— ARBEITSANWEISUNGEN —
1. Gib den Abschnitt aus dem Text zum Schutz des Bodensees wieder: Beginne bei den Worten „welche, nachdem sie“ und höre nach „für den Bodensee.“ auf. Tausche dabei „Zusammenarbeit“ gegen „Kooperation“ aus.
2. An welchem Tag trat das Übereinkommen laut dem Text zum Schutz des Bodensees in Kraft?
3. Wie könnte der Text zum Schutz des Bodensees nach seinem letzten Satz weitergehen? Schreib die Fortsetzung.

— VORLIEGENDER TEXT —
Gründung

Gründung und konstituierende Sitzung der IGKB waren im November 1959 in St. Gallen mit dem Ziel, dass sich die Anliegerstaaten "in gemeinsamen und koordinierten Anstrengungen" für die Reinhaltung des Bodensees einsetzen.

Das Übereinkommen über den Schutz des Bodensees gegen Verunreinigungen, beschlossen am 27. Oktober 1960 in Steckborn trat am am 10. November 1961 in Kraft.

Das Land Baden-Württemberg,
der Freistaat Bayern,
die Republik Österreich und
die Schweizerische Eidgenossenschaft

haben in dem Bestreben, durch gemeinsame Anstrengungen den Bodensee vor Verunreinigung zu schützen, beschlossen, ein Übereinkommen abzuschließen, und zu ihrem Bevollmächtigten ernannt:

Das Land Baden-Württemberg:
Ministerialrat Dr. Karl Kübler,
Innenministerium Baden-Württemberg,

der Freistaat Bayern:
Ministerialrat Peter Bußler,
Bayerische Staatskanzlei,

die Republik Österreich:
Ministerialrat Dr. Arpard Knapitsch,
Bundesministerium für Land- und Fortswirtschaft,

die Schweizerische Eidgenossenschaft:
Sektionschef Dr. Emanuel Diez,
Eidgenössisches Politisches Departement,
Regierungsrat Dr. Simon Frick,
Baudepartement des Kantons St. Gallen,
Regierungsrat Rudolf Schümperli,
Baudepartement des Kantons Thurgau,

welche, nachdem sie sich ihre Vollachten mitgeteilt und diese in guter und gehöriger Form befunden haben, folgendes vereinbart haben:

 Art. 1

(1) Die Anliegerstaaten des Bodensees, das Land Baden-Württemberg, der Freistaat Bayern, die Republik Österreich und die Schweizerische Eidgenossenschaft (Kantone St. Gallen und Thurgau), verpflichten sich zur Zusammenarbeit auf dem Gebiet des Gewässerschutzes für den Bodensee.

(2) Die Anliegerstaaten werden in ihrem Gebiet darauf hinwirken, dass der Bodensee vor weiterer Verunreinigung geschützt und seine Wasserbeschaffenheit nach Möglichkeit verbessert wird. Zu diesem Zweck werden sie die in ihrem Gebiet geltenden Gewässerschutzvorschriften für den Bodensee und seine Zuflüsse mit Nachdruck vollziehen.

(3) Die Anliegerstaaten werden insbesondere geplante Wassernutzungen, welche die Interessen eines anderen Anliegerstaates an der Reinhaltung des Bodensees beeinträchtigen können, einander zeitgerecht mitteilen und, außer bei Gefahr im Verzuge oder im Falle ausdrücklichen Einvernehmens, erst nach der gemeinsamen Erörterung ausführen lassen.

Art. 2

Als Bodensee im Sinne dieses Übereinkommens gelten der Obersee und der Untersee.

Einer Sammlung entnommene Datensätze:
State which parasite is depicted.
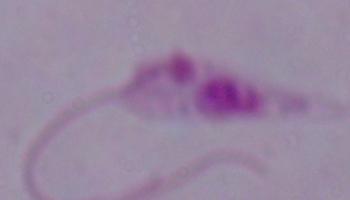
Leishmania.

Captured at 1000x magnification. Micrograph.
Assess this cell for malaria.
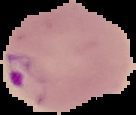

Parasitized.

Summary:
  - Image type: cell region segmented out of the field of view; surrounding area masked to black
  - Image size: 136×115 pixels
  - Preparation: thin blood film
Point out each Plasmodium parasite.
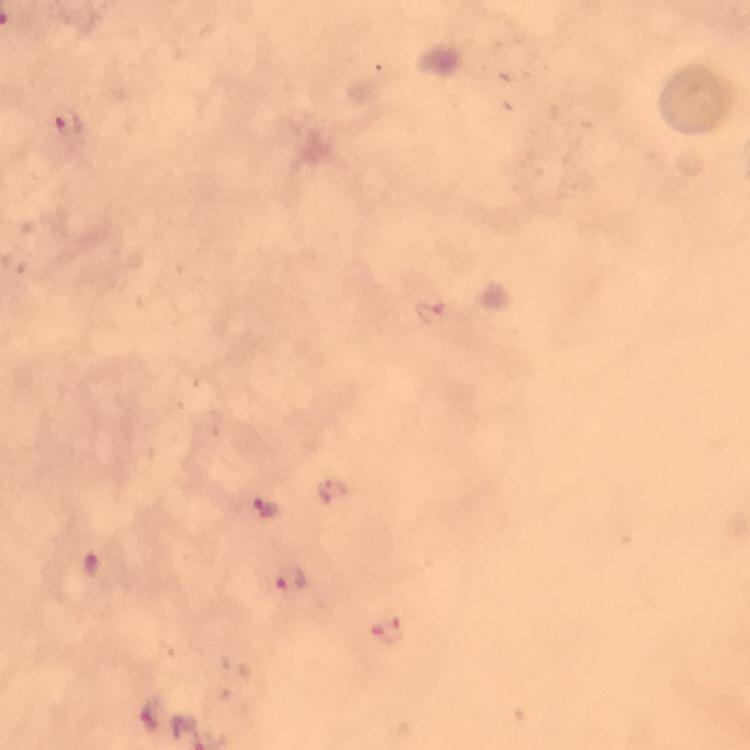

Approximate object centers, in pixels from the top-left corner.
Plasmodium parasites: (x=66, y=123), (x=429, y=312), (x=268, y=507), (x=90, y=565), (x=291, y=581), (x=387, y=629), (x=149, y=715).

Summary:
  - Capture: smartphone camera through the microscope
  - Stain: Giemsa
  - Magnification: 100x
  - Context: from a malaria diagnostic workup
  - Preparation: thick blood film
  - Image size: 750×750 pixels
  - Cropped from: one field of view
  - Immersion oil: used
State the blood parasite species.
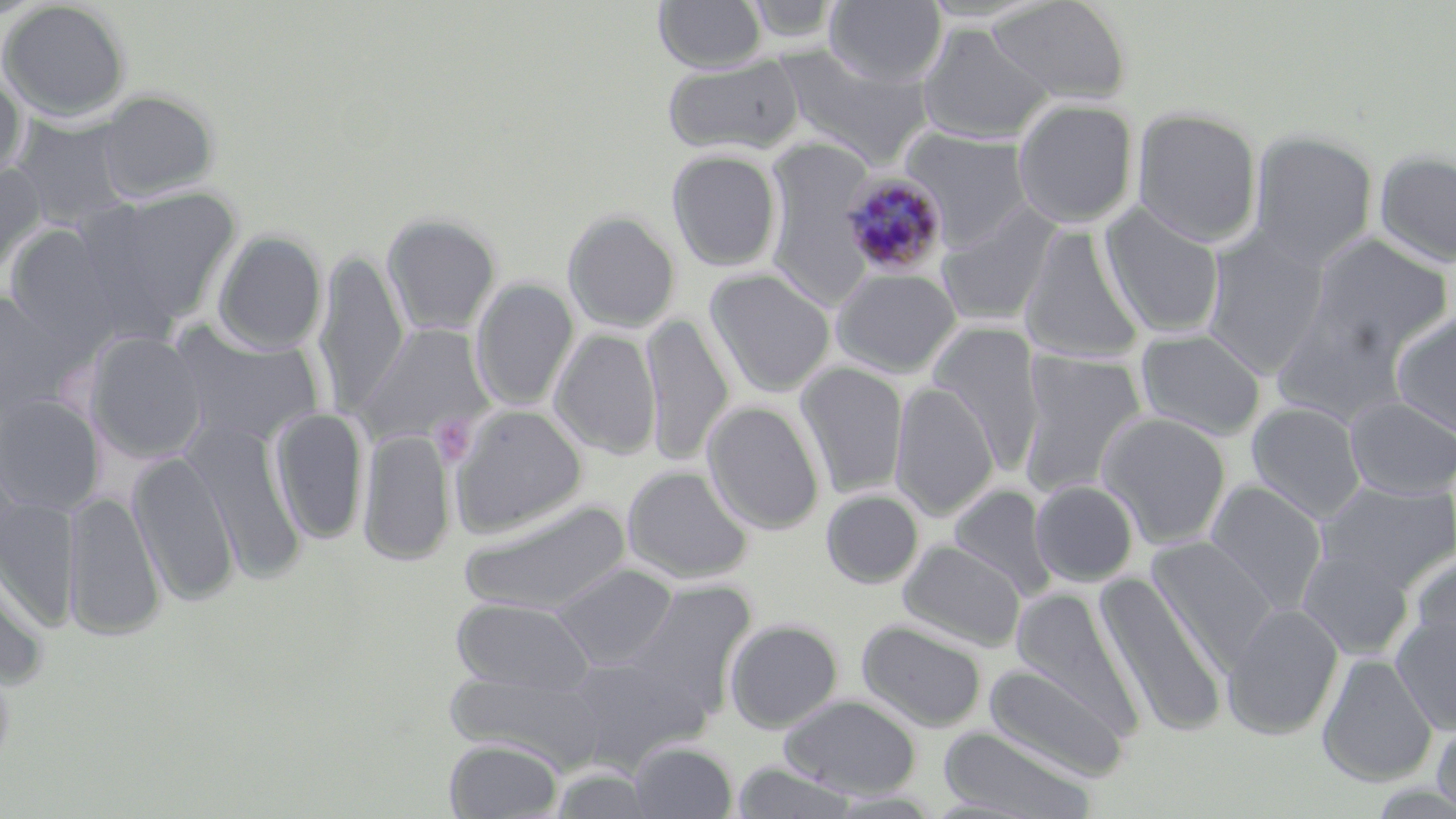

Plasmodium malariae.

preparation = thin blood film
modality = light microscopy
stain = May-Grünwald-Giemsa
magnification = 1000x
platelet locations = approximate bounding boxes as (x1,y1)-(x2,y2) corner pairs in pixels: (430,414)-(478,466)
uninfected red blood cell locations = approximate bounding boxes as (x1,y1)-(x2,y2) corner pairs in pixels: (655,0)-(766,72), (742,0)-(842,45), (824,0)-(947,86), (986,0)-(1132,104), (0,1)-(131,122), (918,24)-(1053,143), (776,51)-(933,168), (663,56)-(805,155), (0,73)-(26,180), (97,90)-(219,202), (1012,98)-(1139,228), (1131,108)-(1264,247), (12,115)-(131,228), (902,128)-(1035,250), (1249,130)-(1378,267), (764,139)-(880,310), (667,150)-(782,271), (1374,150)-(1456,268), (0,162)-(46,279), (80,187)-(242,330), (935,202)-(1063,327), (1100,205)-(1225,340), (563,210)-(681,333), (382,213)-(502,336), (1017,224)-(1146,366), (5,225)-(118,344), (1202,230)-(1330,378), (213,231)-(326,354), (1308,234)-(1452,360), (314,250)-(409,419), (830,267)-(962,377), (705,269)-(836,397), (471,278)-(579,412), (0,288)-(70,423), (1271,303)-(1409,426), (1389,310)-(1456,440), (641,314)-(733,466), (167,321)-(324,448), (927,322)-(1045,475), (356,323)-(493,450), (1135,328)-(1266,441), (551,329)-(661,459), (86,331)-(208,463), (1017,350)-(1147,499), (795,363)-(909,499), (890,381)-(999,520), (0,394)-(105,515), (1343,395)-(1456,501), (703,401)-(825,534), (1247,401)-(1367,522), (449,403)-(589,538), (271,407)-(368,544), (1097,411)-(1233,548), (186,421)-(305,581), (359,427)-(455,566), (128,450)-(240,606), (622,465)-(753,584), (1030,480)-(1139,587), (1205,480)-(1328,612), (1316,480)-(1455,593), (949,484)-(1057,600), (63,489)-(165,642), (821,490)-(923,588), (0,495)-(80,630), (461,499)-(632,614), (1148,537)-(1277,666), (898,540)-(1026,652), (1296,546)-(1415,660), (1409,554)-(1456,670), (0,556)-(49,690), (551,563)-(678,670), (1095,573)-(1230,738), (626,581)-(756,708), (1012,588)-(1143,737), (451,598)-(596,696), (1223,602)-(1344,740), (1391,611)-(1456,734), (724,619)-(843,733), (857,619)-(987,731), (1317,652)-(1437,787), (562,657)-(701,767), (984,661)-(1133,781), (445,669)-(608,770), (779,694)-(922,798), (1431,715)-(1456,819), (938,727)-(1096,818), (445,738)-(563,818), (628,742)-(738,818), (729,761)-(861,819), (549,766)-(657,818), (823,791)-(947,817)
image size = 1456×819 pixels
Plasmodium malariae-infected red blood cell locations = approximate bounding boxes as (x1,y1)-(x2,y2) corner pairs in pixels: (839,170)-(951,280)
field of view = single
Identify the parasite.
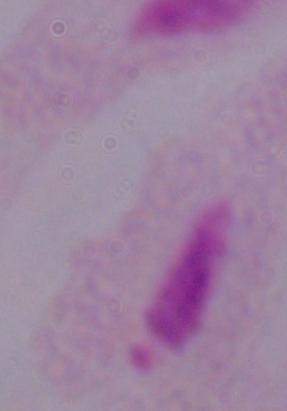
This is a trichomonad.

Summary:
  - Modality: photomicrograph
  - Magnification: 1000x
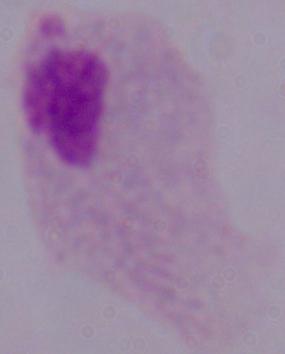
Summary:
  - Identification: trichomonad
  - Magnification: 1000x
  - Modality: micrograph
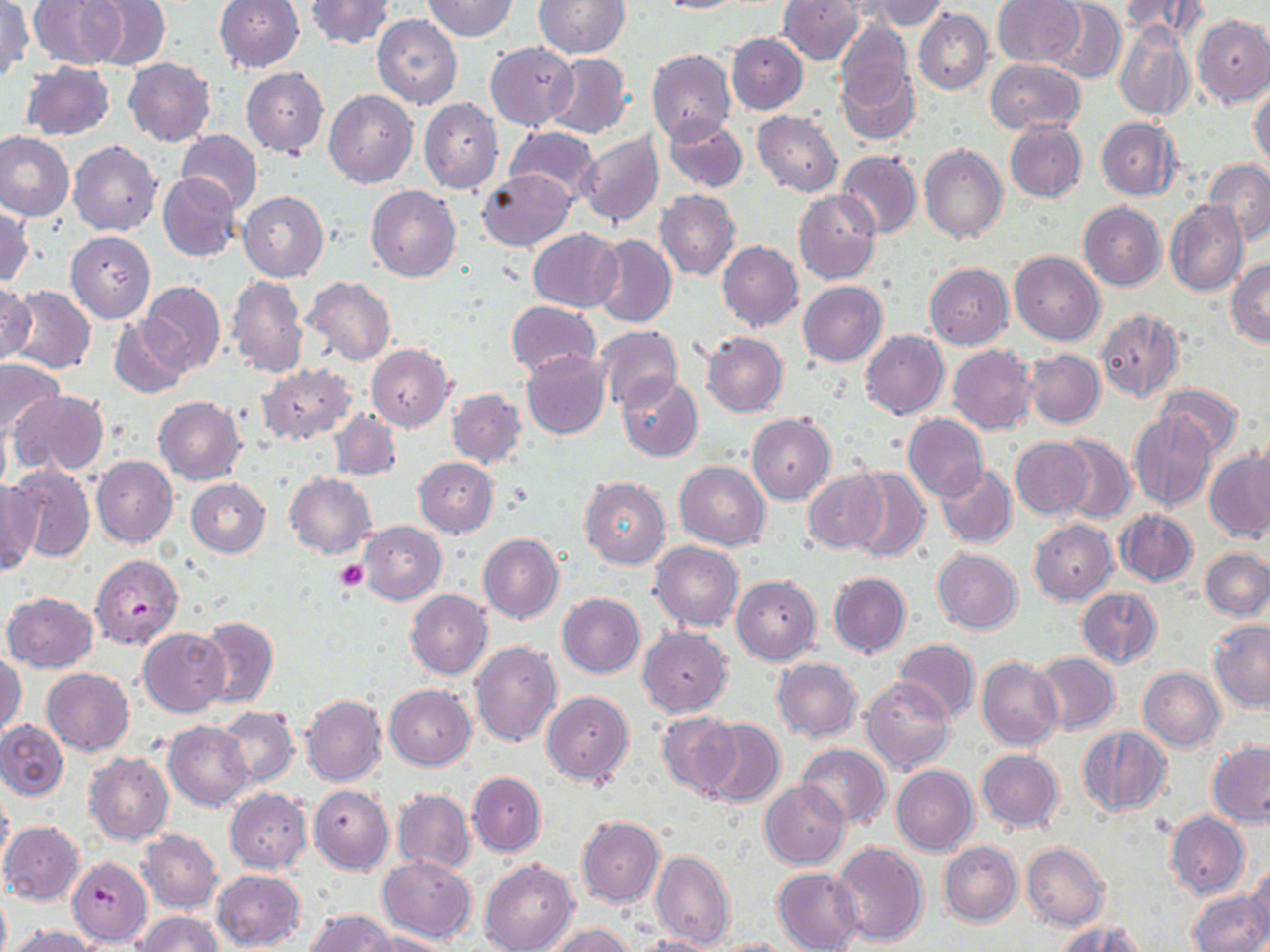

— LÖSUNGEN —
1.
welche, nachdem sie sich ihre Vollachten mitgeteilt und diese in guter und gehöriger Form befunden haben, folgendes vereinbart haben:

 Art. 1

(1) Die Anliegerstaaten des Bodensees, das Land Baden-Württemberg, der Freistaat Bayern, die Republik Österreich und die Schweizerische Eidgenossenschaft (Kantone St. Gallen und Thurgau), verpflichten sich zur Kooperation auf dem Gebiet des Gewässerschutzes für den Bodensee.

2. Am 10. November 1961.

3.
Art. 3

(1) Der Zusammenarbeit dient die von den Anliegerstaaten gebildete ständige Internationale Gewässerschutzkommission für den Bodensee (nachstehend Kommission genannt).

(2) In der Kommission ist jeder Anliegerstaat durch eine Delegation vertreten, der jeweils eine Stimme zukommt.

(3) Die Regierung der Bundesrepublik Deutschland kann zu den Sitzungen der Kommission Beobachter entsenden.

(4) Jede Delegation ist berechtigt, Sachverständige beizuziehen.

(5) Mit der Durchführung einzelner, genau bezeichneter Aufgaben kann auch die Kommission Sachverständige beauftragen.

Art. 4

a) Sie stellt den Zustand des Bodensees und die Ursachen seiner Verunreinigung fest.

b) Sie beobachtet laufend die Wasserbeschaffenheit des Bodensees.

c) Sie berät und empfiehlt den Anliegerstaaten Maßnahmen zur Behebung bestehender Missstände sowie zur Verhütung künftiger Verunreinigungen.

d) Sie erörtert geplante Maßnahmen eines Anliegerstaates im Sinne des Art. 1 Abs. 3.

e) Sie prüft die Möglichkeit und den etwaigen Inhalt einer Reinhalteordnung für den Bodensee, die gegebenenfalls den Gegenstand eines weiteren Abkommens der Anliegerstaaten bilden soll.

f) Sie behandelt sonstige Fragen, die die Reinhaltung des Bodensees berühren können.

Art. 5

(1) Beschlüsse der Kommission werden bei Anwesenheit aller Delegationen einstimmig gefasst. In Verfahrensfragen entscheidet die einfache Mehrheit.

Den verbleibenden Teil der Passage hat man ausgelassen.